▶ _DATA EXTRACTS_
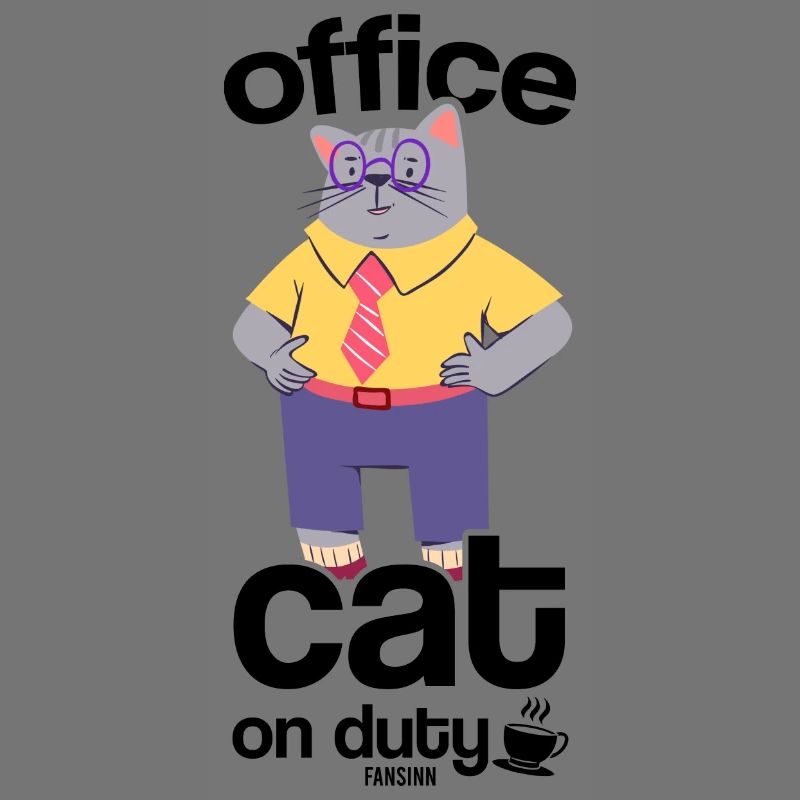 Cat Work Office Coffee Dad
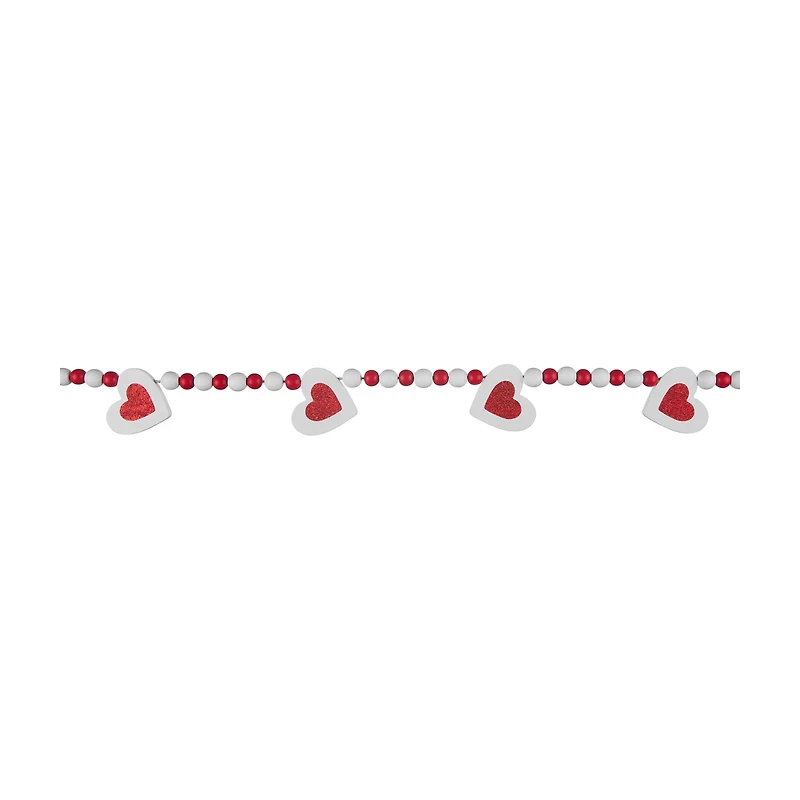 Happy Valentine's Day Wood Bead Garland, 4 ft, Assorted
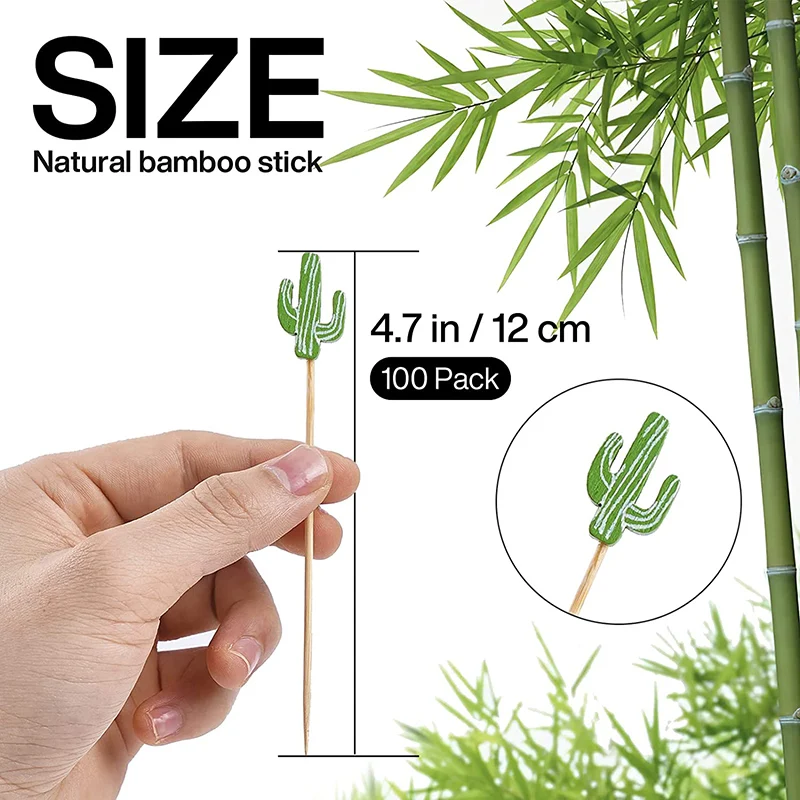 Picks 100 Counts 4.7" Bamboo Wooden Decorative Sticks for Appetizers Fancy Cocktail Party-Green Leaf Toothpicks, Palm Leaves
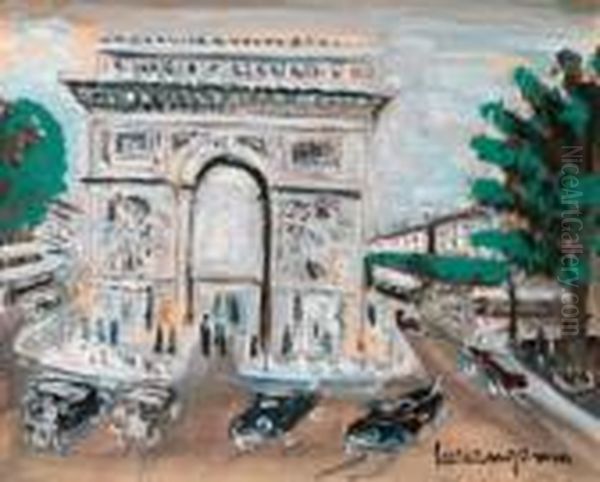 La Place De L'etoile Oil Painting by Lucien Genin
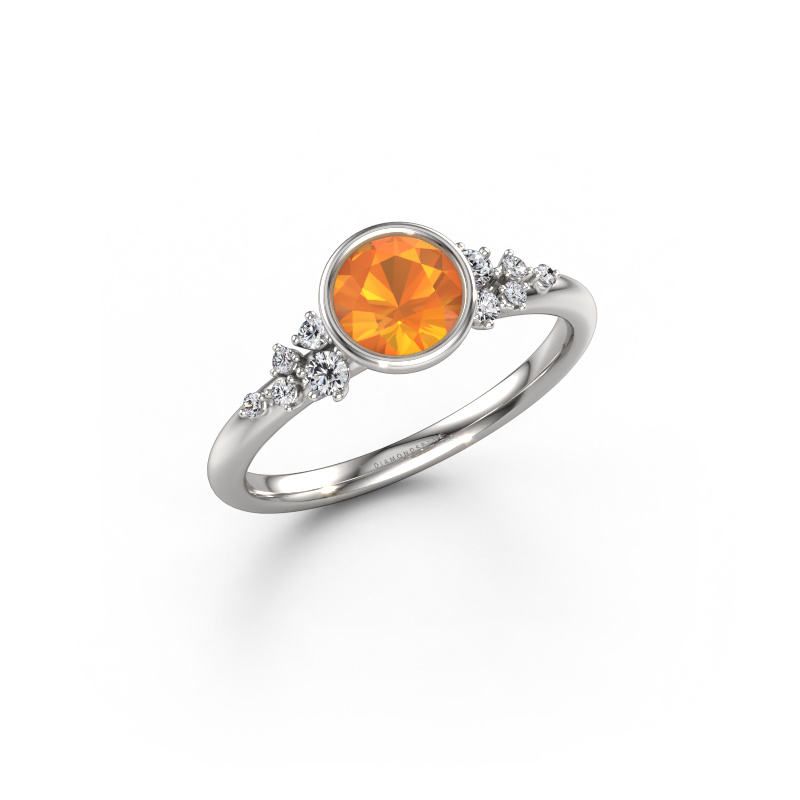 Bild von Verlobungsring Aliyah RND 585 Weißgold Citrin 5.7 mm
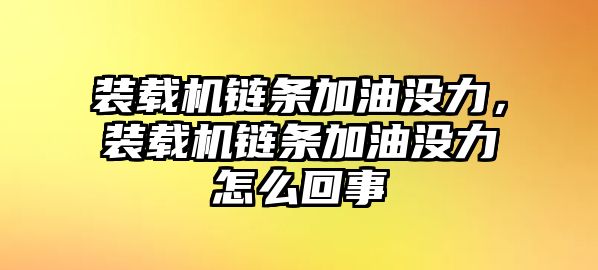 裝載機鏈條加油沒力，裝載機鏈條加油沒力怎么回事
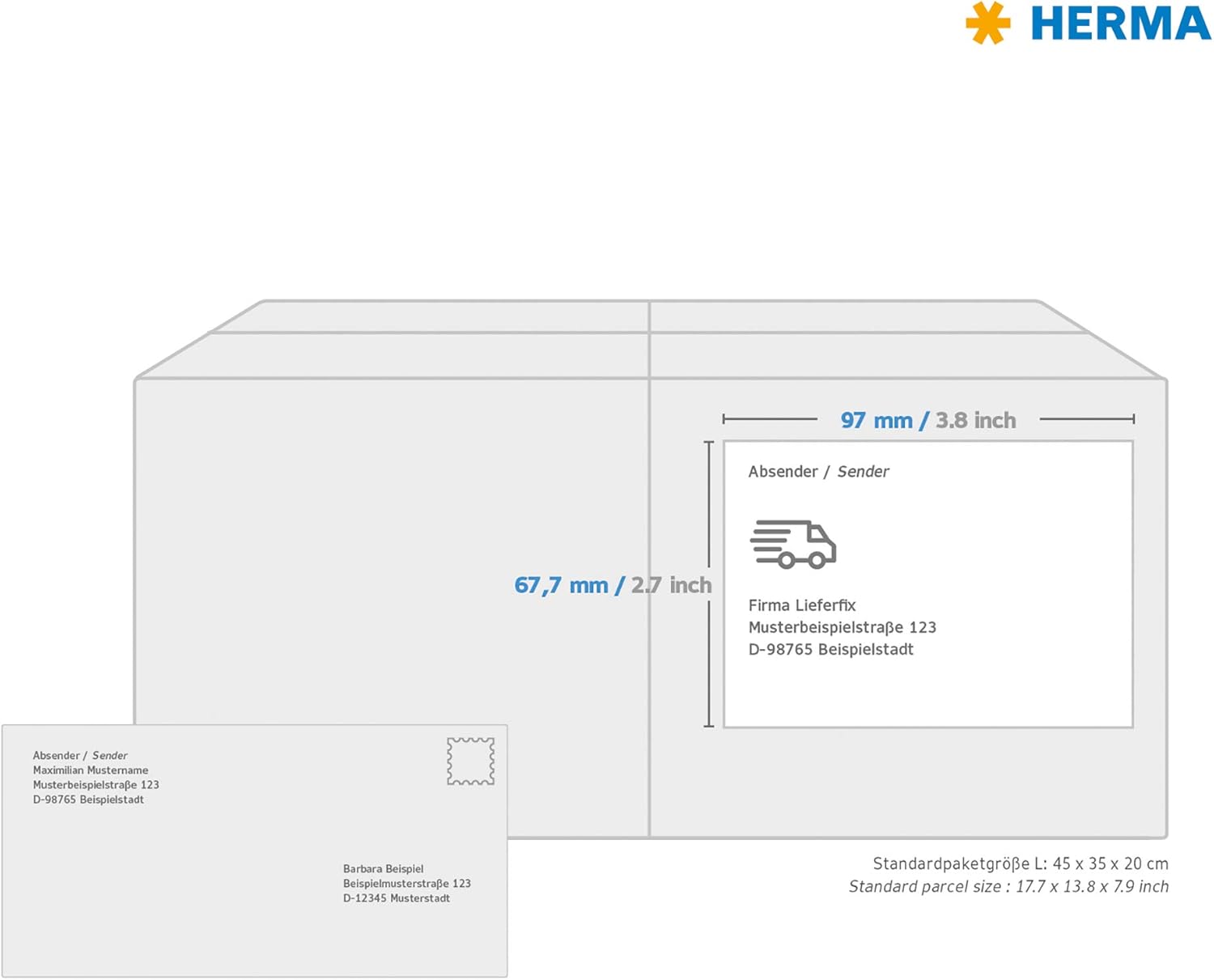 HERMA Self Adhesive Shipping Labels, 8 Labels per A4 Sheet, 25 Sheets, 97 x 67.7 mm, 200 Labels, Blank Parcel Labels Stickers, Sticky Labels for Laser & Inkjet Printer, White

▶ _TASK DESCRIPTION_
Leaving the pictures out, set down all of the data again exactly.

▶ _TASK RESULT_
 Cat Work Office Coffee Dad
 Happy Valentine's Day Wood Bead Garland, 4 ft, Assorted
 Picks 100 Counts 4.7" Bamboo Wooden Decorative Sticks for Appetizers Fancy Cocktail Party-Green Leaf Toothpicks, Palm Leaves
 La Place De L'etoile Oil Painting by Lucien Genin
 Bild von Verlobungsring Aliyah RND 585 Weißgold Citrin 5.7 mm
 裝載機鏈條加油沒力，裝載機鏈條加油沒力怎么回事
 HERMA Self Adhesive Shipping Labels, 8 Labels per A4 Sheet, 25 Sheets, 97 x 67.7 mm, 200 Labels, Blank Parcel Labels Stickers, Sticky Labels for Laser & Inkjet Printer, White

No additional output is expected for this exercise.